Tareas por realizar:
1: En el fragmento sobre la regla que rechaza el testimonio de los ateos, ¿en qué presunción se funda el punto de vista que se critica?
2: Retoma el fragmento sobre la regla que rechaza el testimonio de los ateos y continúalo a partir de su última oración.

Fragmento:
- - -
Este punto de vista está fundado en la presunción de que la persona que no cree en una vida futura no tiene ningún valor como tal persona; proposición que muestra una gran ignorancia de la historia en aquellos que la admiten (ya que es históricamente cierto que en todas las épocas una gran cantidad de infieles han sido gentes de un honor y de una integridad notables); y, para sostener esta proposición, sería necesario pasar por alto las innumerables personas, de gran reputación por sus virtudes y talento, que son bien conocidas, al menos por sus amigos íntimos, como personas que no creen en nada. Esta regla, por otra parte, se destruye a sí misma: con el pretexto de que los ateos son gentes que no dicen la verdad, admite el testimonio de todos los ateos que mienten y rechaza solamente a los que tienen la valentía de confesar en público que detestan un determinado credo, antes que afirmar una mentira. Tan absurda es esta regla, si se considera el fin que se propone, que no puede ser mantenida más que como garantía de odio, como un resto de persecución; y no teniendo tal persecución ningún motivo para producirse, quedará patente y demostrado que no es merecida. Esta regla y la teoría que implica no son menos insultantes para los creyentes que para los infieles; pues si todo aquel que no cree en una vida futura es necesariamente un engañador, la consecuencia que se saca, es que los que creen en ella sólo dejan de mentir, si es que dejan de hacerlo por miedo al infierno. Nosotros no tenemos intención de hacer a los autores y partidarios de esta regla la injuria de suponer que la idea que ellos se han formado de la virtud cristiana procede de su propia conciencia.
- - -
Filas de datos:

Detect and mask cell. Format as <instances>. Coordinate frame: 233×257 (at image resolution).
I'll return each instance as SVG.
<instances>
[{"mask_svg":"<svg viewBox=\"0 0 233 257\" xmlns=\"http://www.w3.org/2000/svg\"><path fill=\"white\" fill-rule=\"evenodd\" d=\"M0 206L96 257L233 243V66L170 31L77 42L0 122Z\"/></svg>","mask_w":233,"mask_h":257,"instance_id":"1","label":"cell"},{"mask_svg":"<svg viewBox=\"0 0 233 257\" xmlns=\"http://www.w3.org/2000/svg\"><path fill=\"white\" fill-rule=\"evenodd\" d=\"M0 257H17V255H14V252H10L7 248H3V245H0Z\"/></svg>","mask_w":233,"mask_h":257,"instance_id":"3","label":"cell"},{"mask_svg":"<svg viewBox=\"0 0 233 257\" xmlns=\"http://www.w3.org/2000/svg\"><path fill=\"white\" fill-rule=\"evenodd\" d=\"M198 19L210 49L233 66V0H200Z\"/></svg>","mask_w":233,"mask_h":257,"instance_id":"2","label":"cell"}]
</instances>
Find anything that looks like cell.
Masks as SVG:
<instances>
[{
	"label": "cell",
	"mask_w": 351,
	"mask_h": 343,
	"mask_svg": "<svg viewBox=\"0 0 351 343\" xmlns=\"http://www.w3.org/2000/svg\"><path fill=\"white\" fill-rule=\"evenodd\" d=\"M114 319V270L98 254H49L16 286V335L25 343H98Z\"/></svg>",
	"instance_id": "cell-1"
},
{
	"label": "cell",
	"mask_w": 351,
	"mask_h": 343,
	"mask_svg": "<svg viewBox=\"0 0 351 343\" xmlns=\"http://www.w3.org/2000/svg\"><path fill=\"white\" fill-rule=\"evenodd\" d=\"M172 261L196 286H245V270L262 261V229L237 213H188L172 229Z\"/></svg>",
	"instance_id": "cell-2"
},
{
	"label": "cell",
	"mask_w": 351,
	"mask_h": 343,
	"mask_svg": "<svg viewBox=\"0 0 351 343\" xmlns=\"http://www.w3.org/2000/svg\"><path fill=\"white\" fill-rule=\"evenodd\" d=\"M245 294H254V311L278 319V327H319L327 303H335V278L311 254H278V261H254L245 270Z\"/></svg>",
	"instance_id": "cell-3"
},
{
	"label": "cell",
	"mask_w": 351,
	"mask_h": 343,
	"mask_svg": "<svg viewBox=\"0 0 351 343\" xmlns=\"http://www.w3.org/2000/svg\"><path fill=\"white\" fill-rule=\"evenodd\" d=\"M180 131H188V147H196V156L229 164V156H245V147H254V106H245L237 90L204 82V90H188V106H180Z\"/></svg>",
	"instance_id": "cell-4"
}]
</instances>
- - -
Respuestas esperadas:
1: En la presunción de que la persona que no cree en una vida futura no tiene ningún valor como tal persona.

2:
En realidad, todo esto no es más que jirones y restos de persecución, que pueden ser considerados, no como una señal evidente de deseo de perseguir, sino más bien como un ejemplo de esa enfermedad frecuentísima entre los ingleses, que les hace gozar de un placer absurdo al afirmar un principio moralmente malo, cuando ellos no lo son lo suficiente como para desear realmente su puesta en práctica. Pero, por desgracia, no podemos estar seguros, según el estado actual de la opinión pública, de que continúe esta suspensión de las más odiosas formas de persecución legal; suspensión de la que hemos disfrutado por espacio de una generación. En nuestro siglo, la superficie tranquila de la rutina se encuentra a menudo turbada por tentativas encaminadas a resucitar viejos males más que por la introducción de nuevos bienes. Lo que hoy nos enorgullece como renacimiento de la religión, no es más que, al menos en los espíritus mezquinos e incultos, un renacimiento del fanatismo; y cuando en los sentimientos de un pueblo existe tal germen permanente y poderoso de intolerancia, el mismo que existió en todos los tiempos entre las clases medias de nuestro país, poca cosa hace falta para impulsarle a perseguir activamente a quienes siempre han sido considerados como merecedores de persecución [5].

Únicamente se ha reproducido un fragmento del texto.